Compression
LZW Compression
Streaming dictionary coder — no external table, just codes
LZW (Lempel-Ziv-Welch) is a lossless dictionary coder that builds a code table on the fly. The encoder emits codes; the decoder rebuilds the same dictionary. Used in GIF, TIFF, and Unix compress.
- Encode / decodeO(n) time
- MemoryO(d) — d-entry dictionary, typically 4096
- Output code width9-12 bits (adaptive)
- Compression ratio~30-50% on English text
- Dictionary transmissionNone — both sides derive from code stream
- Used byGIF, TIFF, Unix compress, PDF LZWDecode
Interactive visualization
Watch the dictionary grow code-by-code as the encoder streams the input.
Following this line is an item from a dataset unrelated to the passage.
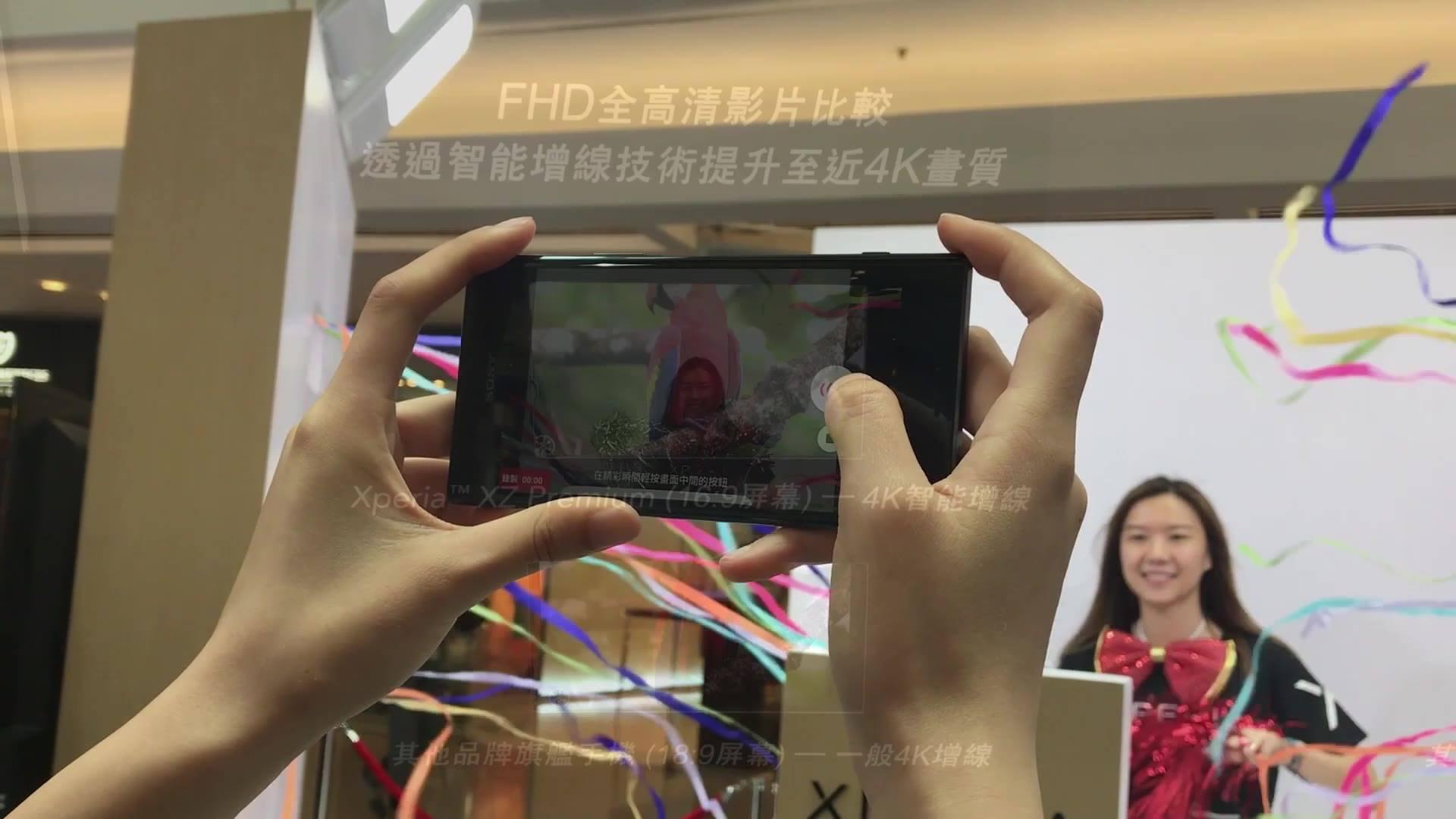 【CMK實試】Sony Xperia XZ Premium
Watch the 60-second explainer
A condensed visual walkthrough — narrated, captioned, under a minute.
How LZW works
Both encoder and decoder start with the same initial dictionary. For byte-oriented LZW, that's 256 entries — one for each possible byte value, mapped to codes 0-255. The dictionary grows by one entry every time the encoder sees a substring that has just been newly extended.
The encoder algorithm:
- Read characters into a buffer
W, starting empty. - For each input character
c:- If
W + cis in the dictionary, setW ← W + c. - Otherwise: emit the code for
W, addW + cto the dictionary, setW ← c.
- If
- After the loop, emit the code for the final
W.
The decoder algorithm is symmetric — it consumes codes, outputs strings, and adds new entries to its dictionary in lockstep with the encoder.
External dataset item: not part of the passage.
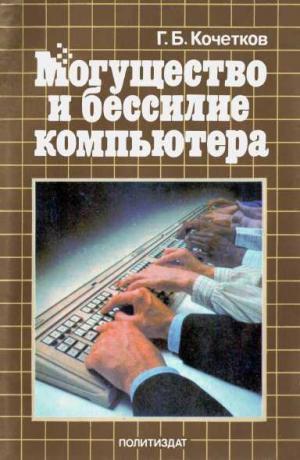 Могущество и бессилие компьютера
Worked example — encoding ABABABA
Initial dictionary: A=1, B=2 (we'll use 1-indexed codes for clarity; real implementations start at 256 after reserving 0-255 for single bytes).
Input: A B A B A B A
Step 1: W="", read A. W+A="A" in dict → W="A".
Step 2: W="A", read B. W+B="AB" NOT in dict.
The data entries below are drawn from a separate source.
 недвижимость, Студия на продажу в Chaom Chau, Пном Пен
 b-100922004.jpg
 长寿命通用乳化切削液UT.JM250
Emit code(A)=1. Add AB=3 to dict. W="B".
Step 3: W="B", read A. W+A="BA" NOT in dict.
Emit code(B)=2. Add BA=4 to dict. W="A".
Step 4: W="A", read B. W+B="AB" in dict → W="AB".
Step 5: W="AB", read A. W+A="ABA" NOT in dict.
Emit code(AB)=3. Add ABA=5 to dict. W="A".
Step 6: W="A", read B. W+B="AB" in dict → W="AB".
Step 7: W="AB", read A. W+A="ABA" in dict → W="ABA".
End: emit code(ABA)=5.
Output codes: 1, 2, 3, 5
Dictionary built: A=1, B=2, AB=3, BA=4, ABA=5
Four codes encoded seven characters. Each subsequent occurrence of AB or ABA would use even fewer codes — the dictionary adapts.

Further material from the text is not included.